A WOMAN whose face and body bore lifelong scars from raging wounds caused by lupus has become a role model for diversity.
Mikki Leigh, 34, suffered from the autoimmune disease, in which the immune system attacks tissues and organs in the body, for ten years.
Cruelly enough, she was referred to by strangers as a “victim of an acid attack and dog abuse.”
But for the past two years, Mikki has been in remission from the disease thanks to a “miracle drug.”
The prospective accountant from Sheffield now appears in modeling campaigns and now wants to raise awareness of the disease among others.
Mikki said: “I used to hide from society and not want to be seen, but now I accept my scars and want to challenge beauty standards.”
“Everyone is beautiful no matter what they look like.”
In 2013, when Mikki was 24, she woke up one day with a butterfly rash on her face that spread across her eyes and the bridge of her nose.
Within a few days, it spread to her back.
Soon after, she developed raised, red sores.
Mikki visited her GP who suspected it was an allergic reaction to a necklace she was wearing which was nickel based.
She was prescribed an antihistamine cream.
But after the wounds continued to spread, she returned to her doctor.
She says: “They thought it was psoriasis so they prescribed a different topical cream.
“After a month, nothing had helped and the sores covered my entire upper body and face.
“By this point the lesions were open and burning and itching.
“It hurt to lie down.

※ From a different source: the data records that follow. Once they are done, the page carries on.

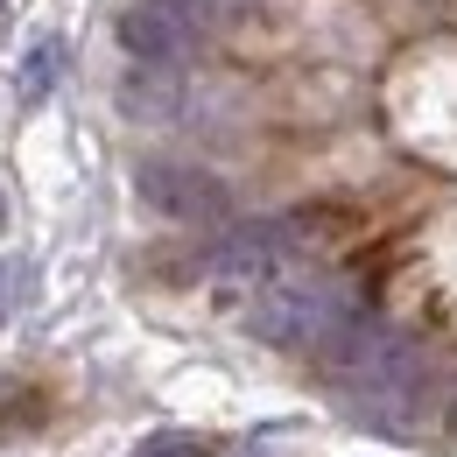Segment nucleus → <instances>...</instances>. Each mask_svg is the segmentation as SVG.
<instances>
[{
  "instance_id": "obj_4",
  "label": "nucleus",
  "mask_w": 457,
  "mask_h": 457,
  "mask_svg": "<svg viewBox=\"0 0 457 457\" xmlns=\"http://www.w3.org/2000/svg\"><path fill=\"white\" fill-rule=\"evenodd\" d=\"M176 7H183V14H190V21H204V14H212V7H219V0H176Z\"/></svg>"
},
{
  "instance_id": "obj_5",
  "label": "nucleus",
  "mask_w": 457,
  "mask_h": 457,
  "mask_svg": "<svg viewBox=\"0 0 457 457\" xmlns=\"http://www.w3.org/2000/svg\"><path fill=\"white\" fill-rule=\"evenodd\" d=\"M0 232H7V197H0Z\"/></svg>"
},
{
  "instance_id": "obj_1",
  "label": "nucleus",
  "mask_w": 457,
  "mask_h": 457,
  "mask_svg": "<svg viewBox=\"0 0 457 457\" xmlns=\"http://www.w3.org/2000/svg\"><path fill=\"white\" fill-rule=\"evenodd\" d=\"M183 36H190V14H183L176 0H134L127 21H120V43L141 63H170L176 50H183Z\"/></svg>"
},
{
  "instance_id": "obj_3",
  "label": "nucleus",
  "mask_w": 457,
  "mask_h": 457,
  "mask_svg": "<svg viewBox=\"0 0 457 457\" xmlns=\"http://www.w3.org/2000/svg\"><path fill=\"white\" fill-rule=\"evenodd\" d=\"M134 457H204V451H197L190 436H148V444H141Z\"/></svg>"
},
{
  "instance_id": "obj_2",
  "label": "nucleus",
  "mask_w": 457,
  "mask_h": 457,
  "mask_svg": "<svg viewBox=\"0 0 457 457\" xmlns=\"http://www.w3.org/2000/svg\"><path fill=\"white\" fill-rule=\"evenodd\" d=\"M57 78H63V36H43V43L21 57V99L43 106V99L57 92Z\"/></svg>"
}]
</instances>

I was in agony.”
In early 2014, after a year of misdiagnosis, Mikki was referred to a dermatologist at Rotherham General Hospital, where a biopsy was performed.
Two weeks later, she was diagnosed with lupus.
Mikki says: “I was told that there was no cure but that there were medicines that could stop the disease.
“I really wanted to get better.”
What are the symptoms of lupus?
See a GP if you get the following frequently:
- joint and muscle pain
- extreme fatigue that doesn’t go away no matter how much you rest
- Rashes – often over the nose and cheeks
These are the main symptoms of lupus.
You may also have:
- mouth sores
- high temperature
- hair loss
- sensitivity to light (causing rashes on exposed skin)
Source: The NHS
For three years, Mikki tried over ten different treatments, including an antimalarial drug, but nothing worked and she continued to develop sores on her face and body.
By this time, Mikki was suffering from hair loss and her self-esteem had plummeted.
Meanwhile, she received insensitive comments from drunk people while going out.
She says: “People would stare and point at me and ask if I had been attacked by a dog or if I had been the victim of an acid attack. I tried to explain that it was a condition, but they didn’t get it.”
One night in 2016, a man made her cry after pointing at her face and repeatedly asking why she “looked like that.”
Mikki says: “He just wouldn’t stop and wanted me to explain why I had cuts on my face.
“I tried to explain that I had lupus but he kept asking questions and staring at me.
“I was so uncomfortable.
“Eventually I stopped going out altogether and became a recluse.
“My dating life didn’t exist. I had no confidence and felt unhappy.”
As recently as January 2021, Mikki was prescribed a “miracle drug” similar to what is given to patients during chemotherapy.
Within six months most of the wounds had healed and although they left scars, Mikki was no longer developing new lesions.
The disease had stopped and she was in remission.
Mikki says: “The results were amazing. I had scars, but no new wounds appeared.
“It was wonderful.”
In July of the same year, Mikki decided to spread awareness about lupus and signed with a modeling agency for various models.
Since then, she has appeared in paid advertising campaigns, including for a pharmaceutical company and an accounting firm.
She says: “I used to hate the way I looked but now I look at my scars and I feel beautiful.
“I may look different, but I want other women (and men) to know that there is no perfect standard of beauty in the world.
“Thanks to women like Katie Piper and Winnie Harlow, I feel empowered to challenge this while helping to raise awareness about lupus.”